Copia sin cambios el fragmento del artículo sobre democracia y autoritarismo étnico que comienza en las palabras "Democracia o autoritarismo" y termina después de "centro de Quito).".

* Fuente:
----

Democracia o autoritarismo étnico

Fernando López Milán

Quito, Ecuador

En el país, como lo revelan las distintas posiciones adoptadas por los ecuatorianos frente a las violentas manifestaciones de la Conaie en estas dos últimas semanas, se han perfilado dos formas opuestas de ver la política.

La primera, que defiende la mayoría de ciudadanos -los que se oponen a las acciones violentas de la Conaie-, se resume en tres ideas: “paz, trabajo y democracia”. La segunda, en cuatro: “Abajo el Estado”. “La insurrección se viene”. “Es la calle o nada”. “Acumular fuerzas y combatir” (consignas pintadas en las paredes del centro de Quito).

Para abolir el Estado, se infiere, la insurrección es la vía, y el método de la insurrección es la lucha callejera. Más aún, el terror: “No han visto cómo podemos vencer y descuartizar a los poderosos”, reza un cartel del Frente Femenino Popular -que cita a Manuela León-, pegado en una pared de la calle 10 de Agosto.

----

* Extracto de datos:
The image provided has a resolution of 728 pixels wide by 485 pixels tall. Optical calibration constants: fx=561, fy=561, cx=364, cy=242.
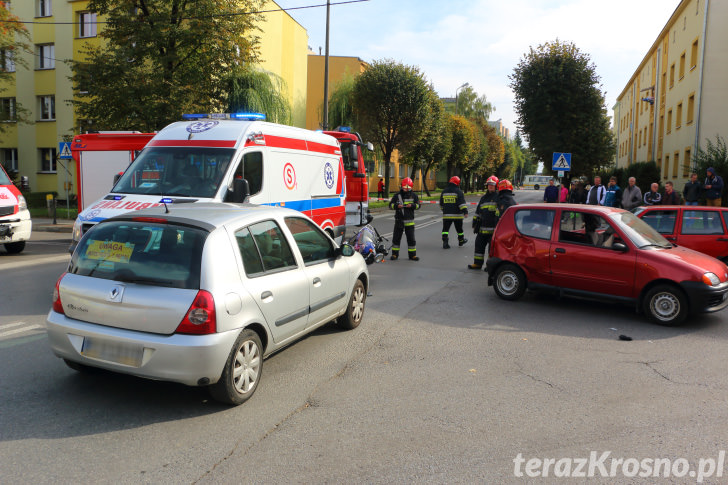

----

* Solución del ejercicio:
Democracia o autoritarismo étnico

Fernando López Milán

Quito, Ecuador

En el país, como lo revelan las distintas posiciones adoptadas por los ecuatorianos frente a las violentas manifestaciones de la Conaie en estas dos últimas semanas, se han perfilado dos formas opuestas de ver la política.

La primera, que defiende la mayoría de ciudadanos -los que se oponen a las acciones violentas de la Conaie-, se resume en tres ideas: “paz, trabajo y democracia”. La segunda, en cuatro: “Abajo el Estado”. “La insurrección se viene”. “Es la calle o nada”. “Acumular fuerzas y combatir” (consignas pintadas en las paredes del centro de Quito).